◆ EXERCISE DIRECTIONS
Answer these questions using the visualization notes below:
(a) Which retinal variable is followed by "saturation" in parentheses?
(b) What example is given for the ordered scale of measurement?
(c) In what unit is engine displacement given?

[TEXT SEGMENT — start]

Week 6
Geospatial
Visualization
A few examples to
start ...
NY Times -
(flash based) Mapping America
http://projects.nytimes.com/census/2010/explorer?ref=us
here is a nice map of cell phone strength
http://webcoveragemap.rootmetrics.com/us
What can we say about the
people in an area - http://www.esri.com/data/esri_data/ziptapestry
some perceptual issues that affect all types of visualization.
Visual contrasts established by manipulating perceptual
qualities
the following are retinal variables - perceived
immediately and effortlessly - fundamental units of visual
communication
- Size
- Value (saturation)
- Orientation
- Texture
- Shape
- Position
- Hue

Information represented in a visual display is characterized by
- Number of dimensions (things being measured)
- Length of each dimension (number of possible values in each
dimension)
- Scale of measurement for each dimension
- nominal (categorical) (associative, selective) - distinct
categories should be obvious (e.g. representations of census
data on religion, or gender, or martial status or hair
color)
- ordered - determine relative ordering - which one is
'more' than the other should be obvious (e.g.
representations of questionnaire answers with low, medium,
high options)
- quantitative - determine amount of difference between
ordered values - how much 'more' should be obvious (e.g.
representations of census data on age in years or income in
dollars)
so lets do an example. We looked at a subset of the
motor trends car dataaset a couple weeks ago
http://mbostock.github.io/protovis/ex/cars.html. The larger
dataset has the following data. Take a couple minutes, break into
small groups and characterize the data.
- number of
cylinders
- engine displacement (in cubic inches to
1/10 of a cubic
inch)

[TEXT SEGMENT — finish]
[LISTED RECORDS — start]

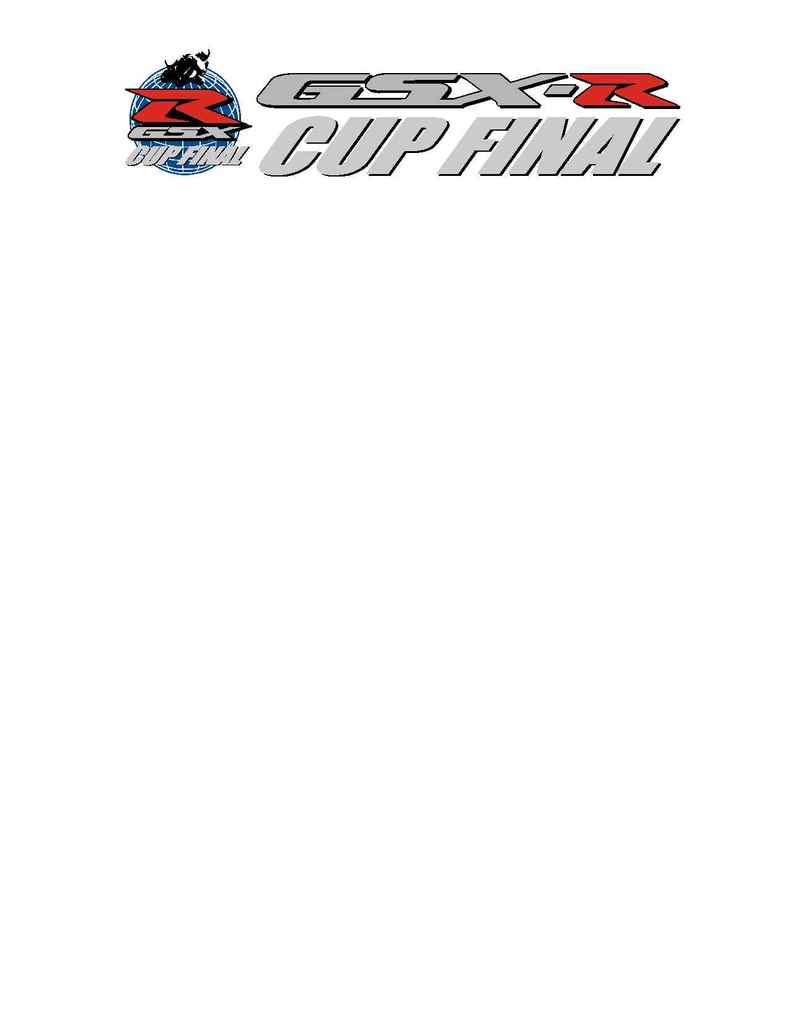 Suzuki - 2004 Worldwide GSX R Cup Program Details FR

[LISTED RECORDS — finish]
[LISTED RECORDS — start]

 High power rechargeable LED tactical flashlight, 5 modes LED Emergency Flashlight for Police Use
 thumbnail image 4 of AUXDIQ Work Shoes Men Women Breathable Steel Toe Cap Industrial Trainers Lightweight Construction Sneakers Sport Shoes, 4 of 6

[LISTED RECORDS — finish]
[LISTED RECORDS — start]

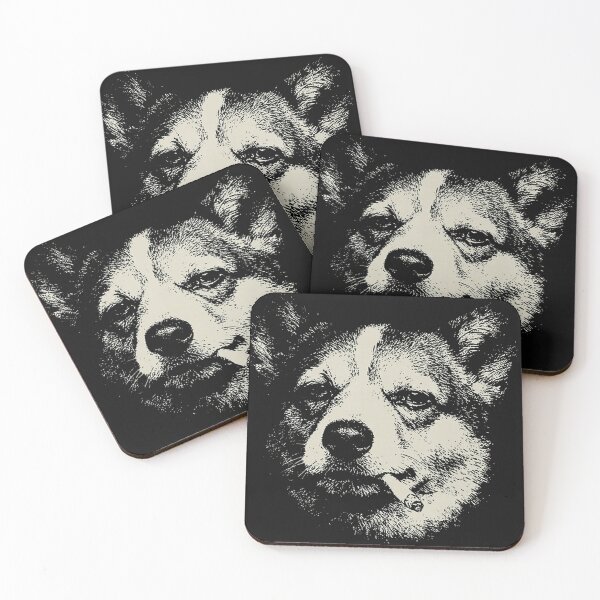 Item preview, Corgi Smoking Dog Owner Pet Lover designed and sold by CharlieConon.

[LISTED RECORDS — finish]

◆ SOLUTION FOR THIS TASK
(a) Value
(b) Questionnaire answers with low, medium, and high options
(c) Cubic inches, to 1/10 of a cubic inch